How to download an entire subreddit
He wrote a clean script to pull every post in a subreddit, ran it, and got back exactly 1,000. The sub had 80,000. The wall he hit is the first thing to understand before you start.
Two very different jobs
Downloading "an entire subreddit" is actually two different tasks, and the route you take depends on which one you mean. If you want the recent posts — the last few months, going forward — you use a bulk downloader on the live API, and it works well. If you want the full history — everything since the subreddit was created — the live API cannot give it to you, and you have to go to an archive instead. Conflating these is why so many people start with a script and end up frustrated.
The reason is a hard limit built into Reddit itself, and it is the single most important thing to understand before you write any code. So before the how-to, the wall.
The 1,000-post wall
Reddit's API and listings will only ever return about 1,000 items for any given view. Sort a subreddit by new, top, or hot, and page through it as far as you can, and you will hit roughly 1,000 posts and then the well runs dry — no matter how many hundreds of thousands the subreddit actually contains. This is not a rate limit you can wait out or a bug you can fix; it is a deliberate cap on how deep any listing goes. The practical consequence is decisive: you cannot download a subreddit's full history through the live API or any tool built on it, full stop. The top 1,000 by some sort order, yes. Everything, no. The moment your goal is "all of it" rather than "the recent slice," you stop reaching for the API and start reaching for an archive. Almost every "I tried to download a subreddit and only got 1,000 posts" story traces back to not knowing this up front.
The three routes
The clean mental model: live tools for recent and forward-looking, archives for history. If you need both — a complete back-catalog and new posts as they arrive — you combine them: an archive dump for the past, a bulk downloader running on a schedule for the present.

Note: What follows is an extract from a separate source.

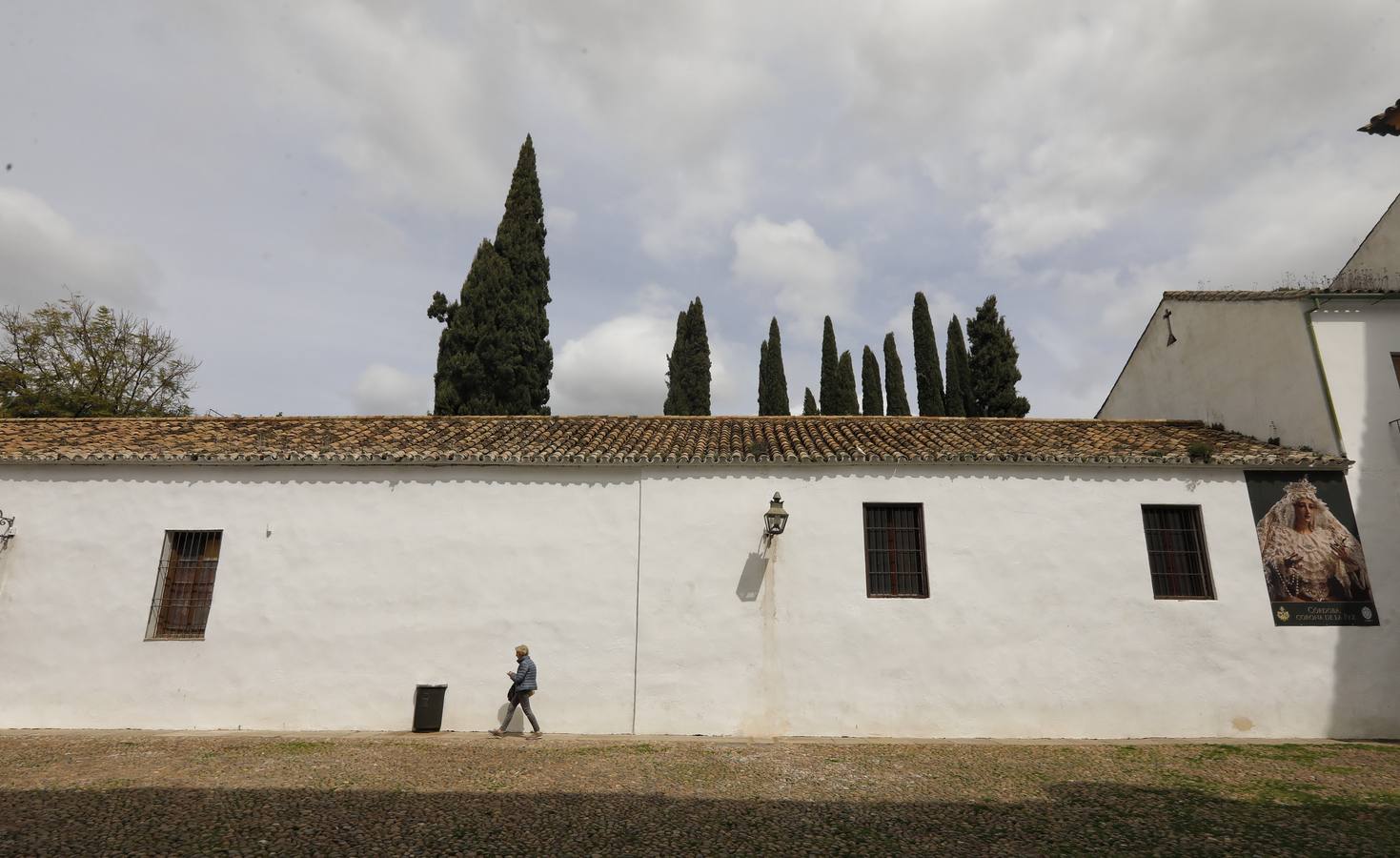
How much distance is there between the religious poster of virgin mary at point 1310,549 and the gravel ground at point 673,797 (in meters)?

Route A: recent posts with a bulk downloader
- 1
Register a Reddit app
Create a script-type app in your Reddit account settings to get a client ID and secret. This is the OAuth credential the downloader authenticates with — the same free-tier access the pricing guide describes.
- 2
Install the downloader
BDFR is a Python tool; install it with pip. It runs from the command line and has three modes — download (media and content), archive (post and comment metadata as JSON), and clone (both at once).
- 3
Point it at the subreddit
Run it against the subreddit with your chosen sort and limit. Remember the cap: you will get up to roughly 1,000 posts per sort order, plus their comment trees, not the entire history.
- 4
Let it handle rate limits
A good bulk downloader paces itself against the API limits and can resume if interrupted, so a large pull does not fail halfway. Leave it running rather than babysitting it.
- 5
Check what you got
Confirm the output — JSON files, media, or both depending on mode — and sanity-check the post count against what you expected, remembering the ceiling. If you needed more than the recent slice, that is your cue to switch to Route B.

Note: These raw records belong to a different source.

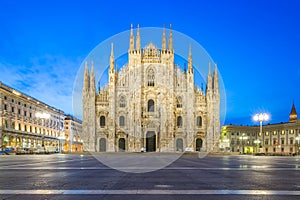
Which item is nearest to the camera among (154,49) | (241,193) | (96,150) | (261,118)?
(241,193)

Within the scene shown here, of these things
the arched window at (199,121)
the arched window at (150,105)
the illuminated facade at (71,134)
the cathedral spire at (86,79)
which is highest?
the cathedral spire at (86,79)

Route B: full history from an archive
- 1
Decide browser or bulk
For a single subreddit and moderate needs, the Arctic Shift download tool lets you specify a subreddit and date range and download through the browser — no code. For many subreddits or the whole corpus, go to the bulk dumps instead.
- 2
For bulk, get the Academic Torrents dumps
The historical Reddit corpus is published as per-subreddit, compressed NDJSON files on Academic Torrents, covering roughly 2005 through 2025. Download the file for your subreddit, or the full set if you need many.
- 3
Decompress and parse
The dumps are zstandard-compressed NDJSON. Use the open-source parsing scripts written for them to turn the files into something you can query or load — this is the step that needs a little developer comfort.
- 4
Filter to what you need
A full dump is large and contains everything. Filter by date, author, or keyword down to the slice your project actually uses before you load it into analysis tooling.
- 5
Verify coverage
Archives are not perfect mirrors — spot-check a period and post you know to confirm completeness before you treat the dump as the whole truth, especially for the most recent months and removed content.
How much disk, how long
Scale surprises people in both directions. A recent-slice pull with a bulk downloader — 1,000 posts and their comments — is modest: megabytes to low gigabytes depending on media, and minutes to a couple of hours with rate limiting. That is a laptop-and-an-afternoon job. The full-history dumps are a different animal. A single busy subreddit's complete history can be many gigabytes compressed, and the entire corpus across the top tens of thousands of subreddits runs to hundreds of gigabytes or more. That is a real storage and processing commitment, not a casual download.
So size your ambition honestly before you start. "I want to study the last six months of one subreddit" and "I want the complete history of one subreddit" and "I want a hundred subreddits to train a model" are three projects with very different hardware and time bills. The middle one is usually a single archive file; the last one is a weekend of downloading and a machine with room to spare.
Honest caveats
- The 1,000-post cap is non-negotiable on the live API — if you need more than that per subreddit, you need an archive. No tool or trick gets around it.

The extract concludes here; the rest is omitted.